Now, how do we use a fixed-point combinator like Y? The idea is that we can now write a function like this one, for the factorial function:

g := λfact'. λn. if (isZero n) 1 (mul n (fact' (pred n)))
factorial := λn. Y g n

What we've managed to do is write a recursive function that refers to itself, fact', by hiding it behind an abstraction g and then invoking the Y combinator on g.

This combinator stuff hurts my head a whole bunch, and it's not super critical to understand exactly how it works (although it's fun to play around with!). The takeaway is that we can implement recursive functions in the pure lambda calculus. Once we add booleans and numbers to the mix, hopefully you're convinced that this looks a lot like any other programming language, just a bit more inconvenient.

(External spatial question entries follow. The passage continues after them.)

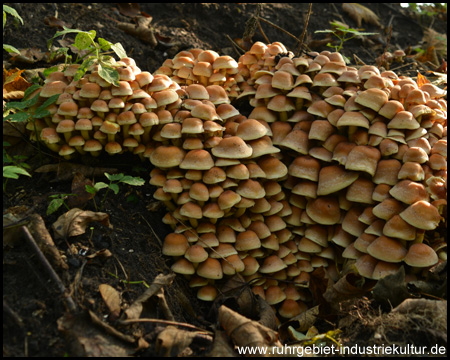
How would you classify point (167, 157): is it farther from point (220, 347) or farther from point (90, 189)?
point (220, 347)

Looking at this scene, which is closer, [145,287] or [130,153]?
[145,287]

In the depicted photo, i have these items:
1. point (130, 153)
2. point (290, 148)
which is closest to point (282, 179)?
point (290, 148)

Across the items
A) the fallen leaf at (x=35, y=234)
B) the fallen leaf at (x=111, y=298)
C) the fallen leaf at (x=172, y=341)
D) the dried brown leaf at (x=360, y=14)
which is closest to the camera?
the fallen leaf at (x=172, y=341)

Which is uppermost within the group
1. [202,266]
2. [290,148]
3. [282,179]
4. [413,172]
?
[413,172]

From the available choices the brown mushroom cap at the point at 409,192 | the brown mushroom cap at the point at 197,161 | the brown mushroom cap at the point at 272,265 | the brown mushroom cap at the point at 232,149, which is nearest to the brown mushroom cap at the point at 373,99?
the brown mushroom cap at the point at 409,192

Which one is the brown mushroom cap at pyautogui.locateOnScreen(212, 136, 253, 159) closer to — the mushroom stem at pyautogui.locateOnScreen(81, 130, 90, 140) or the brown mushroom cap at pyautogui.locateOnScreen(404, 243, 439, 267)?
the mushroom stem at pyautogui.locateOnScreen(81, 130, 90, 140)

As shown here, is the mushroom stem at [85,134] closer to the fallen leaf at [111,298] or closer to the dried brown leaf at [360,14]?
the fallen leaf at [111,298]

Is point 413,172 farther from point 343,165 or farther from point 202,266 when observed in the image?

Baking things in and getting stuck

Everything we've just done "works", in the sense that we can encode any Turing machine using these primitives. But the encodings are incredibly tedious to work with. Let's try extending our lambda calculus by "baking in" some of the features we were adding manually. In particular, I want to extend the lambda calculus with booleans.

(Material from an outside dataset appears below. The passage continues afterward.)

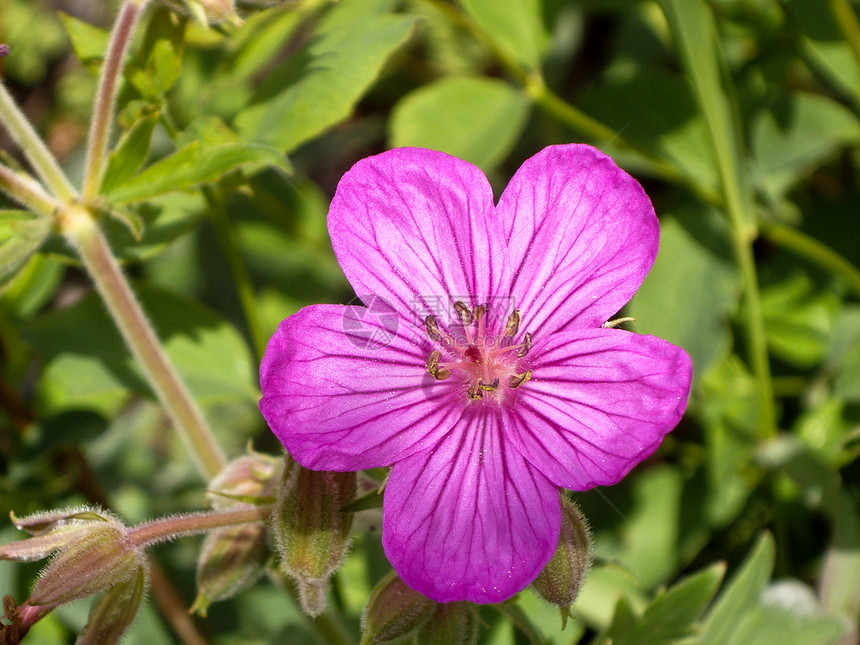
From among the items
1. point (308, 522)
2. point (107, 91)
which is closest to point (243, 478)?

As always, we'll need both a syntactic and semantic extension. The syntax just adds true, false, and conditionals:

t := x
   | λx. t
   | t t
   | true
   | false
   | if t then t else t

When doing β-reduction, we had a notion of "values", and said that applications could only step when the right-hand side is a value. We need to remember that we now have some new values true and false in our language.

The semantics is not too tricky, either. It looks a lot like it did for IMP, by adding three rules: $$ \frac{e_1 \rightarrow e_1'}{\texttt{if } e_1 \texttt{ then } e_2 \texttt{ else } e_3 \rightarrow \texttt{if } e_1' \texttt{ then } e_2 \texttt{ else } e_3} $$ $$ \frac{}{\texttt{if true then } e_2 \texttt{ else } e_3 \rightarrow e_2} $$ $$ \frac{}{\texttt{if false then } e_2 \texttt{ else } e_3 \rightarrow e_2} $$ The first rule reduces the condition until it's either true or false, and then the third rule chooses which side of the expression to run.

This all seems reasonable enough, but we've just accidentally created a huge problem in our language. Look at these two terms:

if (λx. x) then true else false
true (λx. x)

They can't step at all! None of the if rules we just added apply to the first term, and although the second term has the shape of an application, the left-hand side isn't an abstraction, so we can't β-reduce it further. But neither of these terms are values. They are stuck!

You might recognize problems like this one from real programming languages as a "type error". The idea is that some programs, although they are syntactically well-formed, are not actually valid programs.

Ruling out these invalid programs is the role of a type system, and in the next lecture, we'll see how to build a type system for this extended lambda calculus and prove that it prevents programs getting stuck.